Examination and handling

A design application is handled by an officer at the Patent Office. According to the new code of May 1, 2003, the handling only involves formality checks with regard to title, classification, quality and number of illustrations, and other issues.

If desirable, the Patent Office may perform a supplementary search of the design. Then, the examiner will examine whether the application fulfills the requirements in accordance with the design code: “Right to design shall only be given if the design is novel and exhibits an individual character”, in relation to older public available designs.

The design is novel if there are no identical designs which were public available prior to the filing date of your design application. By identical, it means that the characterizing features only differ in unessential respects. If the originator or someone else approved by the originator have made the design object public available up to 12 months prior to the filing of the design application, the publication is not regarded as a novelty bar to the application.

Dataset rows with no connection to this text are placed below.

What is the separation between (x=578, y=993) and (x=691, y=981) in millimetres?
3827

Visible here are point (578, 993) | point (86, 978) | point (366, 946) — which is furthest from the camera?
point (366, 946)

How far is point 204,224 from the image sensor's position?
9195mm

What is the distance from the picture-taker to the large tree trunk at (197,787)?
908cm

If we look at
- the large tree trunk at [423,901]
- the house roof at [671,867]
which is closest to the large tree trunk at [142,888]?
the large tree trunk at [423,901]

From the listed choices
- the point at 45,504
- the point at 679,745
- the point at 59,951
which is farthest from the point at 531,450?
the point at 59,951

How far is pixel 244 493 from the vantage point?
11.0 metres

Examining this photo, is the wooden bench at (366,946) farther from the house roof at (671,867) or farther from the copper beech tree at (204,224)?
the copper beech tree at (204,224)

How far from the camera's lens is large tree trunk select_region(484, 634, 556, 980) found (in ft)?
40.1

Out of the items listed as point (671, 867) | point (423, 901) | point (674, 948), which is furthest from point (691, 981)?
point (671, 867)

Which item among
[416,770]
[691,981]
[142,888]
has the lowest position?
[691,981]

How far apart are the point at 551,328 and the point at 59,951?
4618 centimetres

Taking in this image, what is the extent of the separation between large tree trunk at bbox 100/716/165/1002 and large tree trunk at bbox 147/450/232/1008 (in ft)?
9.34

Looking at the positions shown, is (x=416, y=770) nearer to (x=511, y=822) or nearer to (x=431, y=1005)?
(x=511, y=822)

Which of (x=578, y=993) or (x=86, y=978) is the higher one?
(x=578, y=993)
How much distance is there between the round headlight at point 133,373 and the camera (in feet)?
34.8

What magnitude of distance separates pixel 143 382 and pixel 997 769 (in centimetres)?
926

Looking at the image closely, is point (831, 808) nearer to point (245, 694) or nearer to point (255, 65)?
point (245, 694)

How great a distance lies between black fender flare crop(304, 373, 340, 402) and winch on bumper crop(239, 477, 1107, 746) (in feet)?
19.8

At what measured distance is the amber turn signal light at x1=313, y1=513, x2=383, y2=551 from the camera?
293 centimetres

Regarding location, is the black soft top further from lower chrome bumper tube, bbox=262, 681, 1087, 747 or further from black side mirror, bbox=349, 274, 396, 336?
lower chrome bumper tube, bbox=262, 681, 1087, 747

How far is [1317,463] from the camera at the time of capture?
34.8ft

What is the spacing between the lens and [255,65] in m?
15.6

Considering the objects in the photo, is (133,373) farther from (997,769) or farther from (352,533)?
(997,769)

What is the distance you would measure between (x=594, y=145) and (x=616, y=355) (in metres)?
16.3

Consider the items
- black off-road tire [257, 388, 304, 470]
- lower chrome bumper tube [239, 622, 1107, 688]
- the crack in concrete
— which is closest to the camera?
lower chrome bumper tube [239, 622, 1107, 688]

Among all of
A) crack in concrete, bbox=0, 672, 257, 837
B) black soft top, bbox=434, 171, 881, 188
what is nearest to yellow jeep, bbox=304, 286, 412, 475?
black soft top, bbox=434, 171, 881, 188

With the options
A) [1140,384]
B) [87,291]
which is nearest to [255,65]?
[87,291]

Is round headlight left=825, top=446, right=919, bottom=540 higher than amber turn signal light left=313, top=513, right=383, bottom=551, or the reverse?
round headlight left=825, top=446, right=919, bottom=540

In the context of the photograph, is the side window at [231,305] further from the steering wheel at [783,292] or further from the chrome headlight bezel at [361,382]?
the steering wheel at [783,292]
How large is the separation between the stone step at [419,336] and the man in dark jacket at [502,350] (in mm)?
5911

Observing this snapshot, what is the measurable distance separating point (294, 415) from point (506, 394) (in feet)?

A design is considered to have an individual character if the overall impression differs from the overall impression of another design which was public available prior to the filing date of your application. During the assessment procedure with regard to individual character, the examiner shall take into consideration to which degree of freedom the designer had during development of the design.

In practice this means that there is a risk that you might get a registration, in which public available products exist in other countries or in product catalogs, old patent literature, etc.

It also happens that the examiner interprets an object of a design application as “banal”, i.e. that it in spite of lack of former predecessors exhibits such a simple and uncomplicated composition, that it lacks the originality required to obtain a design registration.

At any time, a third party may require an administrative re-examination. Then, the registration will be subjected to the same examination procedure as for a supplementary examination, and the Patent Office may withdraw the registration, if justified.